Veronica Guerin Review

by Jonathan F. Richards (moviecritic AT prodigy DOT net)
October 20th, 2003

IN THE DARK/Jonathan Richards

VERONICA GUERIN

Directed by Joel Schumacher

Rated R, 92 minutes

    The true story of a crusading journalist martyr is one that stabs at our collective conscience. When the hero is a brave and beautiful young woman who risked all and paid the ultimate price in order to expose scum who were peddling drugs to children, the moral ante is raised. When we know that the woman was trying to balance a dangerous and significant career with the demands of being a loving wife and mother to a young son, all the ingredients are in place for a movie that should raise our consciousness, our anger, and our tears to the flashpoint.

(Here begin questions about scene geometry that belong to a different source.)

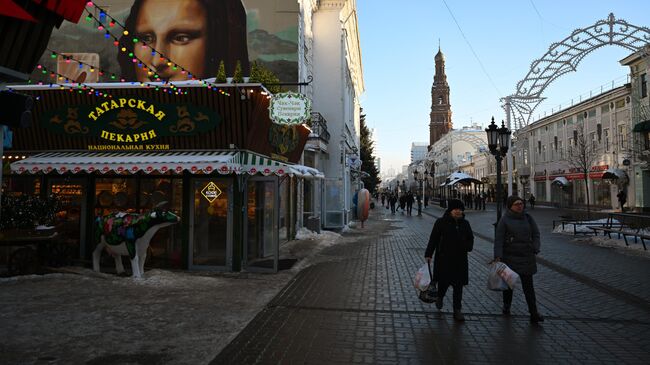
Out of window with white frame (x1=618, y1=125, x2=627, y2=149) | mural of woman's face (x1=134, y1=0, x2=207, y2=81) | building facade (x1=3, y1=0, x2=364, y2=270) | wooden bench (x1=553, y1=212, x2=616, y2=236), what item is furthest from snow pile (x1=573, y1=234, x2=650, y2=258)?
window with white frame (x1=618, y1=125, x2=627, y2=149)

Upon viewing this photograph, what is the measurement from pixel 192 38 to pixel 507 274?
641 inches

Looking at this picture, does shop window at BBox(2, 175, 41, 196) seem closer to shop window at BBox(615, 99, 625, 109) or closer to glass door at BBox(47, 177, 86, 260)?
glass door at BBox(47, 177, 86, 260)

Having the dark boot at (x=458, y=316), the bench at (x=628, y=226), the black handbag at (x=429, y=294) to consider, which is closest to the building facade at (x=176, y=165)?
the black handbag at (x=429, y=294)

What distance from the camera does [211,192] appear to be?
10.5m

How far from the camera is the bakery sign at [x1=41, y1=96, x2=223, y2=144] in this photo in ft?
34.7

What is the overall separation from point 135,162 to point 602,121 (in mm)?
41183

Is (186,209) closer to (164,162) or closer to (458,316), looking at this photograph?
(164,162)

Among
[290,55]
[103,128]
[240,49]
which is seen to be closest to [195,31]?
[240,49]

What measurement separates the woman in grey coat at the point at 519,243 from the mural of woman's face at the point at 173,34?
48.8 ft

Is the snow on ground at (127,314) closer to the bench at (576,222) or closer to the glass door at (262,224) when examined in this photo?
the glass door at (262,224)

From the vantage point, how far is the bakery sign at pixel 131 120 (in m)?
10.6

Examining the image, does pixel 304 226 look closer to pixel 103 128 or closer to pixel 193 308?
pixel 103 128

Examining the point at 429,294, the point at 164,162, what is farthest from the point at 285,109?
the point at 429,294

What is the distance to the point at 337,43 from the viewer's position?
22672mm
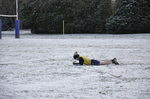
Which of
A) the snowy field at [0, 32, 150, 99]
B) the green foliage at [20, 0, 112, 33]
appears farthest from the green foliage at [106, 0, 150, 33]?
the snowy field at [0, 32, 150, 99]

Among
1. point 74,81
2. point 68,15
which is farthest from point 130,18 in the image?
point 74,81

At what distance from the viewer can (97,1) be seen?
107 ft

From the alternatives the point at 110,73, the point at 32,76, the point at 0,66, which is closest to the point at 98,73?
the point at 110,73

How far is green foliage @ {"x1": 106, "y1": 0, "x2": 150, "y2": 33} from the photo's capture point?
99.2 feet

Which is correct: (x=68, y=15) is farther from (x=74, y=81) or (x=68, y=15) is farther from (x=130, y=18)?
(x=74, y=81)

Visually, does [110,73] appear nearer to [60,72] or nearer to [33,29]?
[60,72]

    When the credits indicate that this package comes courtesy of the action-adventure murderer's row of producer Jerry Bruckheimer ("Pear Harbor") and director Joel Schumacher ("Batman Forever", "8MM"), it raises a flag of, if not warning, at least curiosity. It doesn't seem like a true marriage of sense and sensibilty. But we think, more power to them, and good luck. And the credits reassure us with the presence of Cate Blanchett in the title role, and a supporting cast that includes Brenda Fricker, Ciaran Hinds, and Gerard McSorley. Anticipation trumps uneasiness.

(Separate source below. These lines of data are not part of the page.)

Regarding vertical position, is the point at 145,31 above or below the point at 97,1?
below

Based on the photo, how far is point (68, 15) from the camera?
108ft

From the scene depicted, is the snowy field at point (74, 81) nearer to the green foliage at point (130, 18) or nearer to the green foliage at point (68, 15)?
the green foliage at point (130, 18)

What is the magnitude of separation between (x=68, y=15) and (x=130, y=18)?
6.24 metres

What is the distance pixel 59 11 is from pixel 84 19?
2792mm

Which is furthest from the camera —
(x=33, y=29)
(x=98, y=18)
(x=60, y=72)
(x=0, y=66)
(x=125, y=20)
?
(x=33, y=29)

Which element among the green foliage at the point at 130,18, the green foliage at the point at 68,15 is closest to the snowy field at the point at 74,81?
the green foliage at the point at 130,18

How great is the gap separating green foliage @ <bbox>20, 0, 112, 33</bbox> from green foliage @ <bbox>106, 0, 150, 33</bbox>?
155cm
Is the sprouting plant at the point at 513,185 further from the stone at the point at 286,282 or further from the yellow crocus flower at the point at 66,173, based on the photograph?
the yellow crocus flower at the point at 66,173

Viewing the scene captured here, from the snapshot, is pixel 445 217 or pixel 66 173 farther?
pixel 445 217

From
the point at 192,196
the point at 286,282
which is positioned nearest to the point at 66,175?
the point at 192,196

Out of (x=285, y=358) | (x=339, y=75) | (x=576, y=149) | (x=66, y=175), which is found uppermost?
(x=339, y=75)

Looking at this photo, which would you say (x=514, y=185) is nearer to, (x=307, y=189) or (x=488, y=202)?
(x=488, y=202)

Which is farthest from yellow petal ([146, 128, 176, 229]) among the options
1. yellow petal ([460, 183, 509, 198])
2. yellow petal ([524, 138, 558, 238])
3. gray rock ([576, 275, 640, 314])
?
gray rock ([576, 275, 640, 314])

    The movie is slick and solid, but its Hollywood professionalism never quite finds the pulse of the material. There's a muscular straightforwardness to the unfolding of a tale that cries out for nuance. Where is Costa-Gavras when we really need him?

    Veronica Guerin was an Irish journalist who wrote and made headlines in Ireland's leading newspaper during the mid-'90s with her bold investigative reporting on the drug traffic in Dublin. She made more headlines when she was rubbed out in a drive-by assassination in 1996. The public outrage at her murder prodded citizens and reluctant public officials into a powerful campaign against the Dublin narcotics trade. According to the capsule history at the end of the movie, the country is now virtually drug-free as a result of Guerin's work and spectacular demise. She is canonized as a sort of modern-day St. Patrick, driving the snakes out of Ireland.

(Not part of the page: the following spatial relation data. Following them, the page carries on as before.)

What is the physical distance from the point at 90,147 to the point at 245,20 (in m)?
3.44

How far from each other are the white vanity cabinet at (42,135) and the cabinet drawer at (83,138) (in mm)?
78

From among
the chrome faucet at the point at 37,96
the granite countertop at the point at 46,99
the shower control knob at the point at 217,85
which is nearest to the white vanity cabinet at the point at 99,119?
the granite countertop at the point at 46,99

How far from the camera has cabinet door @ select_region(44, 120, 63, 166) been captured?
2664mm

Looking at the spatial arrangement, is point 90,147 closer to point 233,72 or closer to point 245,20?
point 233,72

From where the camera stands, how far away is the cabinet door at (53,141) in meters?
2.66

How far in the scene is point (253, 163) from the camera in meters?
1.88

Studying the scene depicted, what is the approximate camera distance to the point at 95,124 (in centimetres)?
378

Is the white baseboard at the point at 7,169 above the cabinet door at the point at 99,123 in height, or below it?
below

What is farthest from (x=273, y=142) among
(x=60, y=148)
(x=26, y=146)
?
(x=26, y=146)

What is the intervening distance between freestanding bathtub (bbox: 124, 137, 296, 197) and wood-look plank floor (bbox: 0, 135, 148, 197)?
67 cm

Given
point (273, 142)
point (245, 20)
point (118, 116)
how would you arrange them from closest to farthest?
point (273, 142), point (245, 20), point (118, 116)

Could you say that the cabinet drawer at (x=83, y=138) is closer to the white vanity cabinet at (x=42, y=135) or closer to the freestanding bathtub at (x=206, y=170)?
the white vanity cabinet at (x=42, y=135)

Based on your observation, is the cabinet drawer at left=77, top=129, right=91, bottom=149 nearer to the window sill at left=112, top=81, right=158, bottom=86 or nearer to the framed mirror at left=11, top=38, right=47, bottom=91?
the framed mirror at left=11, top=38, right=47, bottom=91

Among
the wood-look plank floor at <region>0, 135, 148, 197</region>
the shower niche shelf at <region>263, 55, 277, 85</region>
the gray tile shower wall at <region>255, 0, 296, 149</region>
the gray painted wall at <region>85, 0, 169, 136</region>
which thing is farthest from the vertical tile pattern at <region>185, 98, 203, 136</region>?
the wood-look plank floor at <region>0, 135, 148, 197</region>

    Most of the movie is told in flashback. In its first few minutes we see the fatal hit on Guerin as she sits in her car at a traffic light. We know she's a fast driver -- she's just come from a court date to answer for her portfolio of speeding tickets, and after receiving a genial slap on the wrist from an admiring judge, she speeds away to her encounter with mortality, weaving through traffic and talking on her cell phone.

    But it is her velocity and recklessness as a journalist and a person that occupies the center of this movie, and raises its most challenging moral questions. She has been stuck on a beat for her paper that she dismisses as "church scandals and corporate corruption" when she happens on the narcotics angle, walking through slums where disposable needles litter the pavement as liberally as gum wrappers. Her eyes light up like a cleanup hitter staring at a hanging curve.

    Veronica pursues her investigation with a single-minded passion. She rushes in where angels would fear to tread. She sasses cops, flirts with lowlifes, beards politicians and drug lords in their dens. She laughs at danger, thumbs her nose at intimidation, and suppresses fear. "I'm a journalist," she says. "Nobody shoots the messenger." But they do. A shot is fired into her study at home. A masked intruder shoots her in the leg. She is brutally beaten by a drug lord, who also telephones her at home to viciously threaten her family in terms that suggest he is not bluffing. She presses on down a road unmistakably signposted, refusing to alter course or tactics, with an almost jaunty fatalism.

    The film plays heavily on the reversal of traditional gender roles in Guerin's family life. She and her husband have a young son, but it is he who does most of the nurturing, she who lives in the world of ego-fed adventure and forgets to buy birthday presents. As in Tarantino's "Kill Bill", characteristics like violence and family-neglecting career obsession that have been criticized as male shortcomings are beginning to feel the embrace of female empowerment.

    There is an undeniable strength to this story, and to the Schumacher telling of it. Along with the button-pushing and heavy-handedness, there are moments of heart-pounding excitement, and moments of heart-rending sadness. Blanchett uses her large talent to serve us up an ambiguous character, a woman who mixes together equal parts of brains and stupidity, lack of fear and lack of judgment, charm and abrasiveness, reckoning and recklessness.

    The same ground was covered a few years ago in "When the Sky Falls", a fictionalized tale of Guerin's investigative career starring Joan Allen. Guerin herself collaborated on the early drafts of its screenplay before her murder. That movie went quickly to the video shelves. This one ought to do better, with its highly visible team. Its story of uncompromising journalism and villainy exposed is one that needs to be told and seen; and its trailing themes of gender politics, responsibility, and the risks and rewards of serving the public's right to know, are topics that will stand a lot of discussion. 189 journalists, the end credits tell us, have died in the line of duty in the six years between the death of Guerin and the completion of this film.